Grosseteste was the first of the Scholastics to fully understand Aristotle's vision of the dual path of scientific reasoning: Generalizing from particular observations into a universal law, and then back again from universal laws to prediction of particulars. Grosseteste called this "resolution and composition." For example, by looking at the particulars of the moon, it is possible to arrive at universal laws about nature. Conversely, once these universal laws are understood, it is possible to make predictions and observations about other objects besides the moon. Further, Grosseteste said that both paths should be verified through experimentation in order to affirm the principles. These ideas established a tradition that carried forward to Padua and Galileo Galilei in the seventeenth century.
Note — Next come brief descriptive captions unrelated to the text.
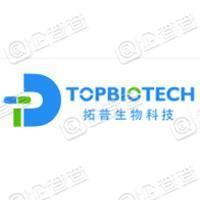 深圳市拓普生物科技有限公司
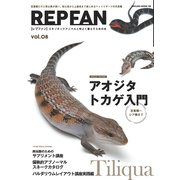 REPFAN vol.8(笠倉出版社) [電子書籍]
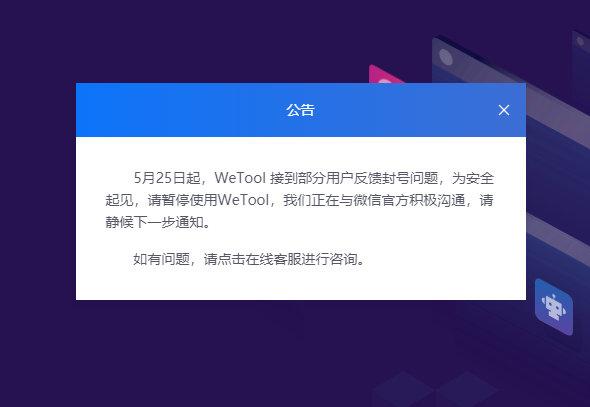 腾讯封杀第三方微信工具Wetool 用户被大面积封号图片 第2张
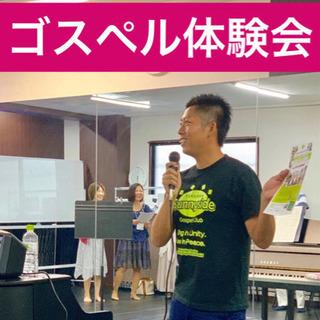 【ゴスペル体験会 in 天神】8/31(土)17:20〜19:00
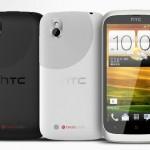 HTC представила 4″ бюджетный смартфон Desire U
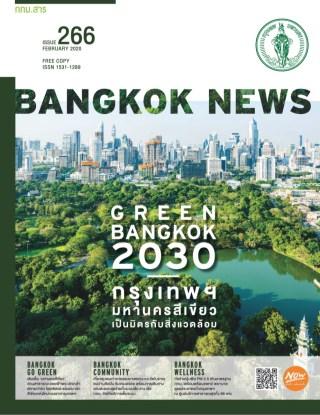 หน้าปก-กทมสาร-issue-266-ookbee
As important as "resolution and composition" would become to the future of Western scientific tradition, more important to his own time was his idea of the subordination of the sciences. For example, when looking at geometry and optics, optics is subordinate to geometry because optics depends on geometry. Grosseteste concluded that mathematics was the highest of all sciences, and the basis for all others, since every natural science ultimately depended on mathematics. He supported this conclusion by looking at light, which he believed to be the "first form" of all things; it was the source of all generation and motion (corresponding roughly to the “biology” and “physics” of today). Since light could be reduced to lines and points, and thus fully explained in the realm of mathematics, mathematics was the highest order of the sciences.
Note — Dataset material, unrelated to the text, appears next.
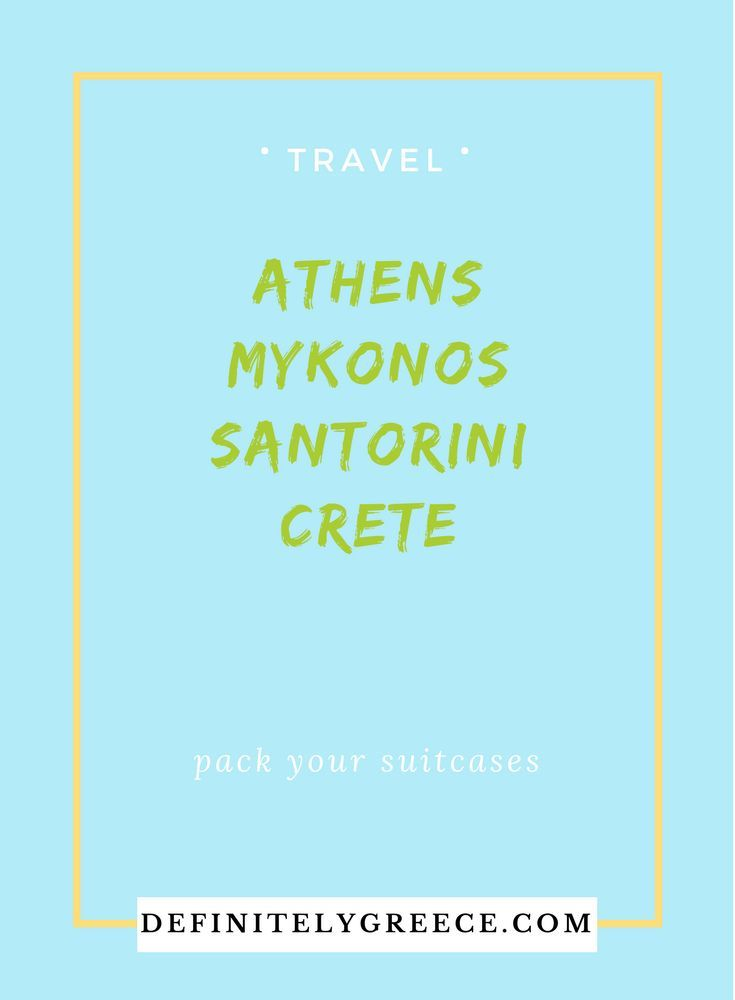 The most popular and beloved itinerary where you travel solo or with your partner to enjoy Greece's most famous islands and destinations. #islands #athens #santorini #crete #mykonos #holidays  Athens | Mykonos | Santorini | Crete | Greece |tourism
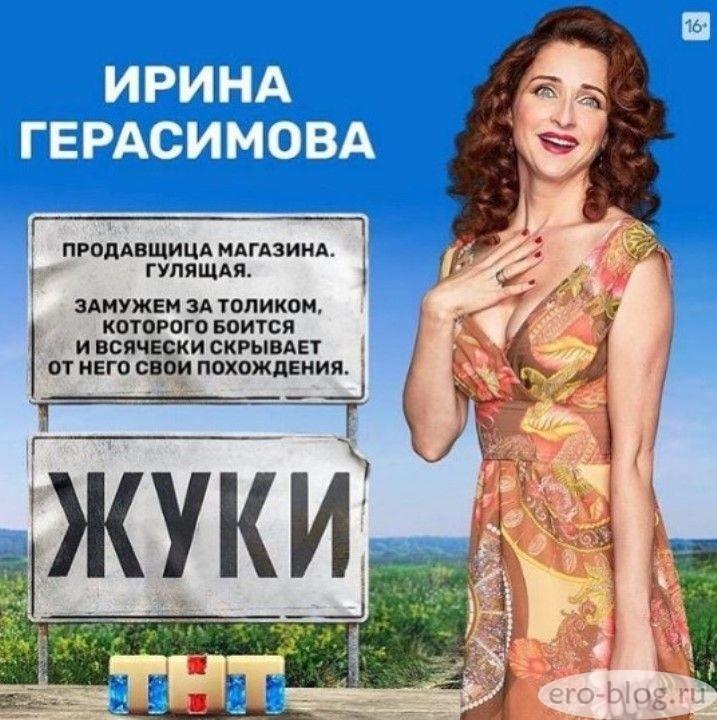Голая обнаженная Екатерина Стулова интимные фото звезды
Gresseteste's work in optics was also relevant and would be continued by his most famous student, Roger Bacon. In De Iride Grosseteste writes:
This part of optics, when well understood, shows us how we may make things a very long distance off appear as if placed very close, and large near things appear very small, and how we may make small things placed at a distance appear any size we want, so that it may be possible for us to read the smallest letters at incredible distances, or to count sand, or seed, or any sort or minute objects.